We can now visualise the sample using a histogram.

plt.hist(X,
         bins=10,
         edgecolor='black');

Sampling: Bivariate Gaussian

Let us now sample \(1000\) points from the following Bivariate Gaussian:

\[ \mathcal{N} \left( \begin{bmatrix}1 \\ 2\end{bmatrix}, \begin{bmatrix}1 & 0\\0 & 5\end{bmatrix} \right) \]

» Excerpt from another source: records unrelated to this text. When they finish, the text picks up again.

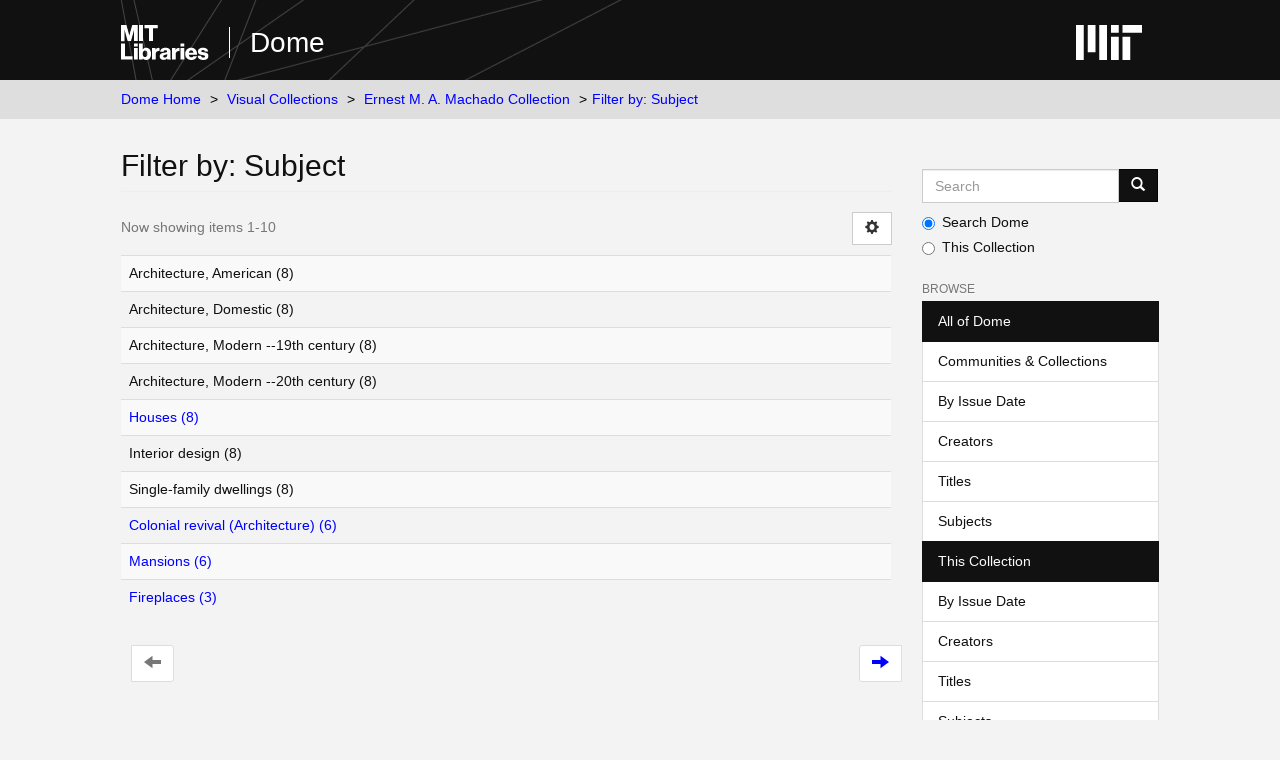

--- FILE ---
content_type: image/svg+xml
request_url: https://cdn.libraries.mit.edu/files/branding/local/mitlib-wordmark.svg
body_size: 1479
content:
<svg xmlns="http://www.w3.org/2000/svg" width="194.05" height="77.65" viewBox="0 0 194.05 77.65"><title>MIT Libraries Logo</title><path d="M0,0H11.9l4.35,15.65q0.25,0.85.58,2.22t0.67,2.68q0.4,1.55.8,3.25h0.1q0.35-1.7.75-3.25,0.3-1.3.65-2.67t0.6-2.22L24.8,0h12V35.75H28.7V13.66q0-1.4.1-3.05H28.7q-0.4,1.55-.7,2.85t-0.53,2.22q-0.28,1.08-.42,1.58l-5.1,18.49h-7.3L9.55,17.3Q9.4,16.8,9.1,15.7T8.55,13.45q-0.3-1.3-.65-2.85H7.8v3.05q0,1.2.08,2.4a9.26,9.26,0,0,1,0,1.75v18h-8V0H0ZM40,0h8.85V35.75H40V0h0ZM62.1,7.45H51.7V0H81.45V7.45H70.95v28.3H62.1V7.45ZM0,41H8.85V69.25H25.52v7.5H0V41Zm28.7,0h8.15v6.6H28.7V41Zm0,10.15h8.15v25.6H28.7V51.15Zm27,26.4a9.84,9.84,0,0,1-4.55-1,7.87,7.87,0,0,1-3.2-3h-0.1v3.2h-7.8V41H48.2V54h0.15a9.45,9.45,0,0,1,2.9-2.55,8.63,8.63,0,0,1,4.37-1,9.89,9.89,0,0,1,4.53,1A10.16,10.16,0,0,1,63.6,54.3a13.44,13.44,0,0,1,2.2,4.3A17.91,17.91,0,0,1,66.58,64a19.49,19.49,0,0,1-.78,5.72A12.5,12.5,0,0,1,63.6,74a9.47,9.47,0,0,1-3.45,2.67A10.66,10.66,0,0,1,55.7,77.55ZM53.4,71.1a4.14,4.14,0,0,0,3.67-1.92,9.45,9.45,0,0,0,1.28-5.27,9.74,9.74,0,0,0-1.28-5.3,4.19,4.19,0,0,0-3.77-2,4.44,4.44,0,0,0-4,2.1A9.66,9.66,0,0,0,48,64a8.53,8.53,0,0,0,1.45,5.17,4.69,4.69,0,0,0,4,2h0Zm15.11-20h7.8v4h0.15a9.63,9.63,0,0,1,3-3.35,7.29,7.29,0,0,1,4-1,4.41,4.41,0,0,1,1.6.2v7h-0.2a7.36,7.36,0,0,0-6,1.27q-2.16,1.78-2.16,6v11.5H68.51V51.15Zm26,26.3a12,12,0,0,1-3.53-.5,7.54,7.54,0,0,1-2.77-1.5A7,7,0,0,1,86.36,73a8.11,8.11,0,0,1-.66-3.4,7.29,7.29,0,0,1,.78-3.52,6.67,6.67,0,0,1,2.12-2.35,10.55,10.55,0,0,1,3.1-1.43,25.72,25.72,0,0,1,3.77-.75,24.65,24.65,0,0,0,5-1,1.92,1.92,0,0,0,1.45-1.85,2.57,2.57,0,0,0-.83-2A3.92,3.92,0,0,0,98.42,56a4.45,4.45,0,0,0-3,.85,3.67,3.67,0,0,0-1.2,2.45h-7.5a8.46,8.46,0,0,1,.8-3.4,8.17,8.17,0,0,1,2.17-2.8,10.56,10.56,0,0,1,3.58-1.9,16.34,16.34,0,0,1,5-.7,19.62,19.62,0,0,1,4.9.52,9.73,9.73,0,0,1,3.4,1.58,7.29,7.29,0,0,1,2.45,3,10.63,10.63,0,0,1,.8,4.25V72.75a13,13,0,0,0,.17,2.42,1.78,1.78,0,0,0,.73,1.23v0.35h-7.9a3.37,3.37,0,0,1-.5-1.12,14.64,14.64,0,0,1-.35-1.72h-0.1a8.47,8.47,0,0,1-2.73,2.54A9.92,9.92,0,0,1,94.46,77.45Zm2.6-5.2A5.45,5.45,0,0,0,100.79,71a4.23,4.23,0,0,0,1.42-3.35v-3a11.85,11.85,0,0,1-1.87.73Q99.26,65.71,98,66a10.45,10.45,0,0,0-3.4,1.27,2.47,2.47,0,0,0-1.05,2.17,2.42,2.42,0,0,0,1,2.2,4.5,4.5,0,0,0,2.5.55v0.05Zm15.87-21h7.77v4h0.15a9.63,9.63,0,0,1,3-3.35,7.29,7.29,0,0,1,4-1,4.41,4.41,0,0,1,1.6.2v7h-0.2a7.36,7.36,0,0,0-6,1.27q-2.23,1.83-2.23,6V76.75h-8.15V51.15ZM131.87,41.1H140v6.6h-8.15V41.1Zm0,10.15H140v25.5h-8.15V51.25Zm24,26.35a15.16,15.16,0,0,1-5.7-1,12.12,12.12,0,0,1-4.3-2.85,12.66,12.66,0,0,1-2.7-4.33,15.06,15.06,0,0,1-1-5.4,14.72,14.72,0,0,1,1-5.33,12.71,12.71,0,0,1,2.7-4.3A12.46,12.46,0,0,1,150,51.45a14.58,14.58,0,0,1,10.28-.17,12.28,12.28,0,0,1,3.83,2.35A12.76,12.76,0,0,1,167.53,59a20.72,20.72,0,0,1,1.08,7.13H150.2a7.52,7.52,0,0,0,1.8,4.1,5.14,5.14,0,0,0,4,1.5,4.81,4.81,0,0,0,2.65-.68,4.3,4.3,0,0,0,1.6-1.87h8a9.47,9.47,0,0,1-1.5,3.33,10.65,10.65,0,0,1-2.8,2.73A12.12,12.12,0,0,1,160.37,77a15.22,15.22,0,0,1-4.52.5Zm4.5-16.3a6,6,0,0,0-1.55-3.65,4.39,4.39,0,0,0-3.3-1.35,4.66,4.66,0,0,0-3.6,1.35,7,7,0,0,0-1.65,3.65h10.1Zm21.9,16.35q-5.65,0-8.95-2.42a8.35,8.35,0,0,1-3.52-6.78h7.7a4.15,4.15,0,0,0,1.45,2.85,5.09,5.09,0,0,0,3.25,1,5.63,5.63,0,0,0,2.92-.65,2.09,2.09,0,0,0,1.08-1.9,1.82,1.82,0,0,0-.55-1.37,4.08,4.08,0,0,0-1.45-.85,10.92,10.92,0,0,0-2.08-.5q-1.17-.17-2.42-0.42-1.65-.3-3.3-0.72a10.14,10.14,0,0,1-3-1.28,6.33,6.33,0,0,1-2.12-2.27,7.45,7.45,0,0,1-.8-3.68,7.1,7.1,0,0,1,.87-3.55,7.64,7.64,0,0,1,2.35-2.66,11.18,11.18,0,0,1,3.53-1.55,17,17,0,0,1,4.28-.52q5.45,0,8.35,2.2a8,8,0,0,1,3.2,6h-7.5a3,3,0,0,0-1.33-2.37,5.48,5.48,0,0,0-2.78-.62,5.1,5.1,0,0,0-2.52.58,1.9,1.9,0,0,0-1,1.78,1.33,1.33,0,0,0,.5,1.1,4.21,4.21,0,0,0,1.35.67,14.86,14.86,0,0,0,2,.48l2.33,0.4q1.7,0.3,3.42.73a10.59,10.59,0,0,1,3.17,1.32A7.05,7.05,0,0,1,193,65.07a7.75,7.75,0,0,1,.9,4,7.35,7.35,0,0,1-3.32,6.38,11.75,11.75,0,0,1-3.7,1.6,18.75,18.75,0,0,1-4.66.5Z" transform="translate(0.12)" fill="#fff"/></svg>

As a concrete example, a Bivariate Gaussian could model the distribution of the landing positions of balls on a cricket pitch in a given cricekt match.

mu = np.array([1, 2])
cov = np.array([
    [1, 0],
    [0, 5]
])
X = rng.multivariate_normal(
    mu,
    cov,
    size=1000).T
# we transpose so that the data-matrix is (d, n) and not (n, d)
d, n = X.shape

Plotting: Scatter plot

Let us now visualise the sample using a scatter plot. Zooming out of the scatter plot gives us a better understanding. Changing the covariance matrix also helps in understanding how the sampled points depend on it.

plt.scatter(X[0], X[1],
            alpha=0.1)
plt.axis('equal')
plt.axhline(color='black',
            linestyle='--',
            linewidth='0.8')
plt.axvline(color='black',
            linestyle='--',
            linewidth='0.8');

alpha allows us to control the transparency of points in a scatter plot. By default alpha=1, indicating complete opacity.

GMM

We can now combine the concepts learnt above to sample points from a Gaussian Mixture Model. We shall draw \(1,000,000\) samples from a Gaussian Mixture Model (GMM) that has three components, with mixture probabilities \([0.2, 0.3, 0.5]\) and means \([10, 15, 18]\). The standard deviation of all three Gaussians is the same and is equal to \(1\). We can visualise the sample using a histogram.

n = 1_000_000
comp = rng.choice(
    [0, 1, 2],
    p=[0.2, 0.3, 0.5],
    size=n)
mu = np.array([10, 15, 18])
X = np.zeros(n)
for i in range(n):
    X[i] = rng.normal(mu[comp[i]], 1)
plt.hist(X,
         bins=1000,
         edgecolor='black');

A concrete example of a GMM would be in modeling the incomes of a people in a population in which there are distinct economic categories. Consider three groups whose salaries are distributed normally around means 10 lpa, 15 lpa and 18 lpa, with unit variance. The three groups are represented in the proportion \(2 : 3 : 5\). We could model the distribution of the income of an individual from this population as a GMM. The above plot would be the histogram of a sample from this population.